01/05/10

Ivano Mugnaini, GATTI ROSSI


["I was behind the curtains, looking at that story". Foto di Marzia Poerio]


Fummo svegliati da un canto urlato, quella notte. Così angelico, quasi asessuato, che rimanemmo incantati, prima di alzarci di scatto inferociti. Quell’attesa, caseggiato dopo caseggiato, era sufficiente a quel corpo e a quella voce per allontanarsi.

Andai al lavoro più rintronato del solito. Non fino al punto da non notare un particolare: i gatti che incrociavo erano tutti rossi. Soffici, grassi e dal pelo fulvo. Tutti di buon umore. Mi guardavano e ridevano, sotto i lunghi baffi, come per dirmi “Non capisci niente, vero?”.

Non potevo smentirli. Proseguii, dicendomi che si trattava di un caso: ai gatti di altri colori non avevo prestato attenzione. Al lavoro quella mattina erano tutti cortesi. Perfino la segretaria Contelli, detta PH, Quoziente di Acidità. Giudicai anche quella una benevola coincidenza. In quel preciso istante la udii di nuovo. La musica, il canto celestiale. Pensai ad una radio accesa. Ma nella nostra ditta le radio erano state bandite fin dalla fondazione.

Sentii il bisogno di solidarizzare con qualcuno.

“Stavolta l’ho quasi preso”, bisbigliai al mio vicino di scrivania.

“Hai preso chi?”, replicò sbadigliando.

Iniziai a sospettare che anche l’ascolto della serenata notturna non fosse stato condiviso da nessuno. Diedi la colpa allo stress, e decisi di prendermela più comoda. Ma continuavo a percepirlo.

Oggi, venerdì 7 maggio, sento che è arrivato il momento di parlare con un esperto. Nella nostra cittadina c’è un solo psicologo, anzi, una psicologa, Stefania Ermiani. Prendo un appuntamento. È bella, colta, con una luce calda negli occhi. Trovo il coraggio di rivelarle tutto. Mi ascolta in silenzio, si alza lentamente e mi sfiora le spalle.

“Dottoressa, io la musica la sento... adesso!”

“Questa è reale. È la filodiffusione. Non devi preoccuparti, va tutto bene”.

Mi giro e non c’è più. Rientra qualche minuto dopo, con una camicia di seta. Si mette a cantare. Fluida, intonata, angelica, quasi asessuata. È lei, stavolta, che confessa a me: “Sai, neppure io sono tanto stabile mentalmente. Per averti sono diventata sonnambula. Ho scommesso che sarei riuscita ad essere più rapida dell’amore. Passandogli accanto, ad un palmo, per poi schivarlo, lasciandogli solo aria impalpabile. Ho perduto. Sono qui, immobile, pigramente vinta. Mi sento come il mio Vincent”.

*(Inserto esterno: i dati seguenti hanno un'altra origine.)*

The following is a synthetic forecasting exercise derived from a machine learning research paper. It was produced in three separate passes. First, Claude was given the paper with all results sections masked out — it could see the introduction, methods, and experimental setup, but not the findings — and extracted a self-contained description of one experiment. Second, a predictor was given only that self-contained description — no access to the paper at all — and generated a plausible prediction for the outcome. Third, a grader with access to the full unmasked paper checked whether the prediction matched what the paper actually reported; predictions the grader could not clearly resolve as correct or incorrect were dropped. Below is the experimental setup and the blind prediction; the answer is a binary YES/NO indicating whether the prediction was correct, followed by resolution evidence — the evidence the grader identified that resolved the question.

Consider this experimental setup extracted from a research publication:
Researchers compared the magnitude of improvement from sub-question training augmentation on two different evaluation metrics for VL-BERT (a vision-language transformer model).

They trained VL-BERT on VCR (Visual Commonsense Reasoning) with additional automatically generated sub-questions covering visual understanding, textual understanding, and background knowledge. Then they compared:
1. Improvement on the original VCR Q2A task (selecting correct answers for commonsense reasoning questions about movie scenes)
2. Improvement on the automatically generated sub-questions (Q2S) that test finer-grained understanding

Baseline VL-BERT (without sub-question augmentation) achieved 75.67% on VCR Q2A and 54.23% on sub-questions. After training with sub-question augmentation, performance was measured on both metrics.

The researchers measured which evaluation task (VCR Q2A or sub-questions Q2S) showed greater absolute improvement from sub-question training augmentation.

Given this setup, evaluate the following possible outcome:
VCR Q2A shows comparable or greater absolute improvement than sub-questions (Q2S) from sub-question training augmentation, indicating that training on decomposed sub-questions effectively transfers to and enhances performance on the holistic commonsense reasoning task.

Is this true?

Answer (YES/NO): NO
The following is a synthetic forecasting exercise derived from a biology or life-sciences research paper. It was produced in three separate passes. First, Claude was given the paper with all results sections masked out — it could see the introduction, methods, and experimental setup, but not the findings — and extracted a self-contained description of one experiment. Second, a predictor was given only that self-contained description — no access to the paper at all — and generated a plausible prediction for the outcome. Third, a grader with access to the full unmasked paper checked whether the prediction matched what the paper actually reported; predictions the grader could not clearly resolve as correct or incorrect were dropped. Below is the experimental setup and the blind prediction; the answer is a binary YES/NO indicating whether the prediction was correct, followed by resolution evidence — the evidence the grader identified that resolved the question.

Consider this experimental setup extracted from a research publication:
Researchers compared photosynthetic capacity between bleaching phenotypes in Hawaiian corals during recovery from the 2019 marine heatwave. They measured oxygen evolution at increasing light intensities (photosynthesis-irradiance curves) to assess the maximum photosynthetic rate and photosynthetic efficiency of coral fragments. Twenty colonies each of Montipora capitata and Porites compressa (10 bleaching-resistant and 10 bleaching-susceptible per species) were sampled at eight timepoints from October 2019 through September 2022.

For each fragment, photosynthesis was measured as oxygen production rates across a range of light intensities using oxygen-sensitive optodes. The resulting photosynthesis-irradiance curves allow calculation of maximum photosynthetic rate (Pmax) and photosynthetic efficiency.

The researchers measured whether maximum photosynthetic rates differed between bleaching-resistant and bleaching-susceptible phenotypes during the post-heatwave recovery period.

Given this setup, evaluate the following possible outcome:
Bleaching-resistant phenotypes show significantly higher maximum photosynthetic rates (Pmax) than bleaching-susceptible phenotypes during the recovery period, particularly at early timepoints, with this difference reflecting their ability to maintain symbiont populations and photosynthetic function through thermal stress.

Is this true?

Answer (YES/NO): NO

Così dicendo allunga la mano sotto il tavolo per accarezzare un soriano, soffice, grasso, dal pelo fulvo, che si sposta quel tanto che basta per lasciarmi vedere la sua faccia e i lunghi baffi frementi.

Senza volermi dire niente di più e niente di meno della gioia arcana della sua risata.